With Australian housing investors earning $51.2 billion in gross capital gains in 2015, it is easy to understand why property taxation has become an important battleground in the upcoming national election.

Labor leader Bill Shorten is planning to curb the benefits of negative gearing and concessional capital gains tax, while Prime Minister Malcolm Turnbull is arguing that such changes could hit house prices.

According to Tim Lawless, research director in Asia Pacific of CoreLogic, policy changes could have an effect on the real estate market.

“We are already in a marketplace showing signs of weakening. Our forecasts suggest a reduction in the rate of capital gain in 2016 and some falls in 2017,” Lawless said. “Any policy decisions need to be carefully thought out.
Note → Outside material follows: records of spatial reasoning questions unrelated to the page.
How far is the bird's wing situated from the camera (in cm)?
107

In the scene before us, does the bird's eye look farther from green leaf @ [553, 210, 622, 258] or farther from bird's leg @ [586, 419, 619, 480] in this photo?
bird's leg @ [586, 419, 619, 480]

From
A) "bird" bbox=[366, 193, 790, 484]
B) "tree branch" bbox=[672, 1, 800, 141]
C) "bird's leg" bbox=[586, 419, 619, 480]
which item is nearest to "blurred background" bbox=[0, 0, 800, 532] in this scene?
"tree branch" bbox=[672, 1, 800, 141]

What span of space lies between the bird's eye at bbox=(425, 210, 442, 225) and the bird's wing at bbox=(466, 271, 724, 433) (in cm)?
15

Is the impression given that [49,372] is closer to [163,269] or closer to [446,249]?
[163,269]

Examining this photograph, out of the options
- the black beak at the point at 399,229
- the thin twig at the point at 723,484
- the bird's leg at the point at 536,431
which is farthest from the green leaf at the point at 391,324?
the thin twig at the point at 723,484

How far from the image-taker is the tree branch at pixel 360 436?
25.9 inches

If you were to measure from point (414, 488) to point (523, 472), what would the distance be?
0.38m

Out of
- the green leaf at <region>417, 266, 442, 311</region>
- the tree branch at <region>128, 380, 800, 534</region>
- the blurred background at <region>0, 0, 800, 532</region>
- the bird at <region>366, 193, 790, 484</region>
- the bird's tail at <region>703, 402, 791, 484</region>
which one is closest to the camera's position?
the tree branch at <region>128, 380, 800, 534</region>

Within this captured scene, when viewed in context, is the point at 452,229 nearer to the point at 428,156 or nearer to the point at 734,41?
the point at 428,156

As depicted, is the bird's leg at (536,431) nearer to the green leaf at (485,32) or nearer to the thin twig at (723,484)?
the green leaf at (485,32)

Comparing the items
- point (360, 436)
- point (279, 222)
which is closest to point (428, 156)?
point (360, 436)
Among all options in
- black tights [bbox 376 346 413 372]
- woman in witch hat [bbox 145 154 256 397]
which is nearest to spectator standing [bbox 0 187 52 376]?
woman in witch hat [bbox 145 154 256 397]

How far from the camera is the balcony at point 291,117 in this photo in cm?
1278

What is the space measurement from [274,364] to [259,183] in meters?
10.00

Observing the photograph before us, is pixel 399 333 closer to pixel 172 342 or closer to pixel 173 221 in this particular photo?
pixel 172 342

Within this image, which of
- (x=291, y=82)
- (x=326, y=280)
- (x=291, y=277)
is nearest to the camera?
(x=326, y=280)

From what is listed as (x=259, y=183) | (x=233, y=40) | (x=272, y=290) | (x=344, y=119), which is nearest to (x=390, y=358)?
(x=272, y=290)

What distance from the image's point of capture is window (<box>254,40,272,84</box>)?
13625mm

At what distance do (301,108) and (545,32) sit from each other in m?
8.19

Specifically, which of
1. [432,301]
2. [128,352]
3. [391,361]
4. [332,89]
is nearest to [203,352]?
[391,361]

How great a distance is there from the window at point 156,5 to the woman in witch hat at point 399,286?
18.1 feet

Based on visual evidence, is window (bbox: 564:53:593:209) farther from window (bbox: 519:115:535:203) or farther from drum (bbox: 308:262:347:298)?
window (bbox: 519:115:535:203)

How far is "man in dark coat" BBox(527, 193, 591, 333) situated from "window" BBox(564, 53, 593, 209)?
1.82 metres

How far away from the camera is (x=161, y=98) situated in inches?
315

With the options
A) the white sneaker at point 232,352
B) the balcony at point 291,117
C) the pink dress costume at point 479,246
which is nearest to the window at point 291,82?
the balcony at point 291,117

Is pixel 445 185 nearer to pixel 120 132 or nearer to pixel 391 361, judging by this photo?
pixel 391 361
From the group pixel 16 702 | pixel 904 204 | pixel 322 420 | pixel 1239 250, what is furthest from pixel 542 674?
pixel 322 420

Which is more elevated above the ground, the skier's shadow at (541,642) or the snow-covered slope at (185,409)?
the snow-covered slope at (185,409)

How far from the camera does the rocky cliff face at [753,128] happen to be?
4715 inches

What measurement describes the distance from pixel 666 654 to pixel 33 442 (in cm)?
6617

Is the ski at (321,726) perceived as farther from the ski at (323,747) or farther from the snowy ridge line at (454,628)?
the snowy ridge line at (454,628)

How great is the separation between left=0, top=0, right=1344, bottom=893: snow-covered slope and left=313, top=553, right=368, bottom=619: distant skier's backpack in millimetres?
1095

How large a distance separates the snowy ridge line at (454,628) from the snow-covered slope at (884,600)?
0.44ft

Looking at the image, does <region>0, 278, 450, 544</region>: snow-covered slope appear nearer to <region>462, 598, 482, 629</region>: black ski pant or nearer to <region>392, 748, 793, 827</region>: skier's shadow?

A policy that involves an erosion of wealth could flow into reduced household consumption at a time when the economy is relying more on consumption to drive growth.”

But while Lawless does not recommend one policy over the other, Mark Steinert of the Property Council pointed out that the changes proposed by Labor could tip the economy into recession.

“At the end of the day, house prices are unlikely to adjust so much that it would really change the affordability equation, anyway,” Steinert said. “And if they do, believe me, it won’t be a recession. It will be a depression.”

On the other hand, the Grattan Institute said that this same move will reduce house price growth by two per cent.

“If you change the price of an asset by two per cent, the impact on the economy is pretty small,” said Grattan chief executive John Daly.